I’ve complained that various publishing industry groups have been slow to respond to recent developments in AI, like LLMs. Over the last week, I’ve been tinkering with a series of “belief” statements that other industry folks could sign onto. I’m finally ready to start sharing a draft. Feedback welcome, but if you are here to discourage, move along. Not interested in a fight.
Where We Stand on AI in Publishing
We believe that AI technologies will likely create significant breakthroughs in a wide range of fields, but that those gains should be earned through the ethical use and acquisition of data.
We believe that “fair use” exceptions (and similar exceptions in other countries) with regards to authors’, artists’, translators’, and narrators’ creative output should not apply to the training of AI technologies, such as LLMs, and that explicit consent to use those works should be required.
We believe that the increased speed of progress achieved by acquiring AI training data without consent is not an adequate or legitimate excuse to continue employing those practices.
We believe that AI technologies also have the potential to create significant harm and that to help mitigate some of that damage, the companies producing these tools should be required to provide easily-available, inexpensive (or subsidized), and reliable detection tools.
We believe that detection and detection-avoidance will be locked in a never-ending struggle similar to that seen in computer virus and anti-virus development, but that it is critically important that detection not continue to be downplayed or treated as a lesser priority than the development of new or improved LLMs.
We believe that publishers do not have the right to use contracted works in the training of AI technologies without contracts that have clauses explicitly granting those rights.
We believe that submitting a work for consideration does not entitle a publisher, agent, or the submission software developers to use it in the training of AI technologies.
We believe that publishers or agents that utilize AI in the evaluation of submitted works should indicate that in their submission guidelines.
We believe that publishers or agents should clearly state their position on AI or AI-assisted works in their submission guidelines.
We believe that publishers should make reasonable efforts to prevent third-party use of contracted works as training data for AI technologies.
We believe that authors should acknowledge that there are limits to what a publisher can do to prevent the use of their work as training data by a third party that does not respect their right to say “no.”
We believe that the companies and individuals sourcing data for the training of AI technologies should be transparent about their methods of data acquisition, clearly identify the user-agents of all data scraping tools, and honor robots.txt and other standard bot-blocking technologies.
We believe that copyright holders should be able to request the removal of their works from databases that have been created from digital or analog sources without their consent.
We believe that the community should not be disrespectful of people who choose to use AI tools for their own entertainment or productive purposes.

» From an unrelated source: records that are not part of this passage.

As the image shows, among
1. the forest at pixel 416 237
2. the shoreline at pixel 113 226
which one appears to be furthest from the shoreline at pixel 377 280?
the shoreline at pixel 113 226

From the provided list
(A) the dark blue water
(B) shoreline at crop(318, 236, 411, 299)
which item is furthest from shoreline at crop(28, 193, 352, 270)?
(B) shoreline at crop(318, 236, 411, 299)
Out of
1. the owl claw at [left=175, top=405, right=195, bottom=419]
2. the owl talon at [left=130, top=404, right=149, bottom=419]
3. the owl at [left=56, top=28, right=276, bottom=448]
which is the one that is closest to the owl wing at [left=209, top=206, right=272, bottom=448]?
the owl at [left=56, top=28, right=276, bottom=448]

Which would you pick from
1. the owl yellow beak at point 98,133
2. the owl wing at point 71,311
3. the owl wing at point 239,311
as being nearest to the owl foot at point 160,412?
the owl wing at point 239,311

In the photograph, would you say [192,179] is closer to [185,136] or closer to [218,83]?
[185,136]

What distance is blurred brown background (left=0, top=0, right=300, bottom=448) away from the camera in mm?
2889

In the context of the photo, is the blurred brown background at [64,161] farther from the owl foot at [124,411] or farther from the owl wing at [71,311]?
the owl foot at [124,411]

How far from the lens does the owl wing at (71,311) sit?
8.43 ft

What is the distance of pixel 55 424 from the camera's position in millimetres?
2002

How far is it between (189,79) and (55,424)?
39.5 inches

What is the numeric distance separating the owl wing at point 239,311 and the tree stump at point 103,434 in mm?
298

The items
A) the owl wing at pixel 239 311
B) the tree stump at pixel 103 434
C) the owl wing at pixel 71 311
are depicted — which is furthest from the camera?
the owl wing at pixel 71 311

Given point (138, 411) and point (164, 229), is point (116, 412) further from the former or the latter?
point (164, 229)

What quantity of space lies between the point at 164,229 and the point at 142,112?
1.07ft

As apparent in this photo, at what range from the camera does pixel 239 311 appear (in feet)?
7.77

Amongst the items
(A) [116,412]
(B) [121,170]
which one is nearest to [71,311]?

We believe that individuals using AI tools should be transparent about its involvement in their process when those works are shared, distributed, or made otherwise available to a third party.
We believe that publishing contracts should include statements regarding all parties’ use, intended use, or decision not to use AI in the development of the work.
We believe that authors should have the right to decline the use of AI-generated or -assisted cover art or audiobooks on previously contracted works.
We believe that individuals using AI tools should be respectful of publishers, booksellers, editors, and readers that do not wish to engage with AI-generated or -assisted works.
We believe that publishers and booksellers should clearly label works generated by or with the assistance of AI tools as a form of transparency to their customers.
We believe that copyright should not be extended to generated works.
We believe that governments should craft meaningful legislation that both protects the rights of individuals, promotes the promise of this technology, and specifies consequences for those who seek to abuse it.
We believe that governments should be seeking advice on this legislation from a considerably wider range of people than just those who profit from this technology.
We believe that publishers and agents need to recognize that the present state of detection tools for generated art and text is capable of false positives and false negatives and should not be relied upon as the sole source of determination.
Some notes in response to comments:
AI-generated and -assisted are not specifically defined due to the fact that the technology is evolving and any definition would likely create loopholes. Broad terms are meant to encourage transparency and allow individual parties to determine whether or not such uses cross their individual lines. For example, one’s attitude towards AI-assisted research may be different for non-fiction vs. fiction.
In suggesting that AI developers should be required to provide reliable detection tools and that by emphasizing that detection should be a priority, we are stating that the people best equipped to understand and tackle the problem of detection–which can be tackled in several different ways–are the ones developing the AI tools that generate the output. (Some have even suggested that all output should be saved for detection purposes, but we’re not qualified to tell them how to solve the problem.) It’s a problem of the same scale (or even more complex) as generation. Instead, industry professionals have been quoted saying things like “get used to it” and have placed insufficient effort into addressing the problems they are creating. The pricing concern is to make sure that anyone can access it. It’s going to impact more than just the publishing world.
The statement on fair use has been amended to include equivalents in other countries since it is not an international standard. There are still court cases pending in the US that debate that fair use even applies in training data. We’re saying that we don’t think it should. We are not advocating the end of fair use, just saying it shouldn’t apply in this specific case. Anyone who says that the end of fair use protection for the data means the end of this technology is lying. There are already vendors producing “ethically-sourced” datasets. It may slow data acquisition and by extension development of some tools, but it does not end it.